Ia juga mempertanyakan  kepala BPKAD. “Yang bangun di samping RSUD itu izin yah itu jualan atau tempat tinggal? Permasalahannya mereka berjualan di depan pojok Rumah sakit TC Hillers, tetapi tinggalnya di bangunan gubuk samping rumah sakit . Kamar mandi WC tidak ada.
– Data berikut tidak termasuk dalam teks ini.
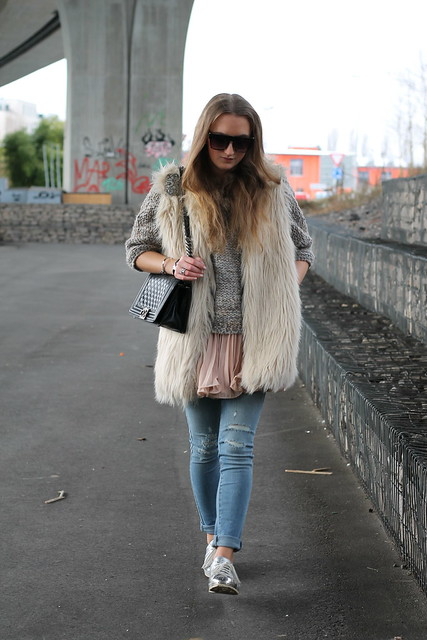 fake-fur-vest-whole-look-walking-wiebkembg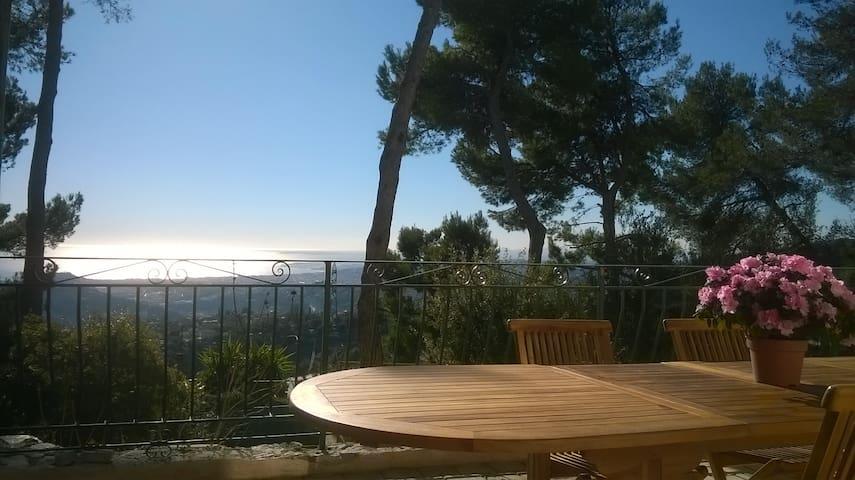 3p neuf, hauteur de Nice vue sur la Baie des Anges - NICE - Apartament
Tadi kami (warga) baru memergoki salah 1 anak dari si penjual yang buang air besar di samping gubuk mereka pas di saluran drainase,” ungkapnya.

Sebetulnya, pengelolaan limah rumah sakit sudah diatur secara lengkap oleh Peraturan Menteri Kesehatan No 7 Tahun 2019 tentang kesehatan lingkungan rumah sakit. 

Dalam lampirannya (halaman 55) disebutkan antara lain sebagai berikut:
"Pengolahan limbah B3 di rumah sakit dapat dilaksanakan secara internal dan eksternal: 
Pengolahan secara internal dilakukan di lingkungan rumah sakit dengan menggunakan alat insinerator atau alat pengolah limbah B3  lainnya yang disediakan sendiri oleh pihak rumah sakit (on-site) seperti  autoclave, microwave, penguburan, enkapsulasi, inertisiasi  yang mendapatkan izin operasional dan dilaksanakan sesuai dengan ketentuan peraturan perundang-undangan.

Pengolahan secara eksternal dilakukan melalui kerja sama dengan pihak pengolah atau penimbun limbah B3 yang telah memiliki ijin. Pengolahan limbah B3  secara internal dan eksternal dilaksanakan sesuai dengan ketentuan peraturan perundang-undangan.

Rumah sakit yang melakukan pengolahan limbah B3 secara internal dengan insinerator, harus memiliki spesifikasi alat pengolah yang sesuai dengan ketentuan peraturan perundang-undangan. 
1)Kapasitas sesuai dengan volume limbah B3 yang akan diolah 
2)Memiliki 2 (dua) ruang bakar dengan ketentuan: 
•Ruang bakar 1 memiliki suhu bakar sekurang-kurangnya 800  derajat C 
•Ruang bakar 2 memiliki suhu bakar sekurang-kurangnya 1.000 derajat C untuk waktu tinggal 2 (dua) detik 
3)Tinggi cerobong minimal 14 meter dari permukaan tanah dan dilengkapi dengan lubang pengambilan sampel emisi. 
4)Dilengkapi dengan alat pengendalian pencemaran udara. 
5)Tidak diperkenankan membakar limbah B3 radioaktif; limbah B3 dengan karakteristik mudah meledak; dan atau limbah B3 merkuri atau logam berat lainnya.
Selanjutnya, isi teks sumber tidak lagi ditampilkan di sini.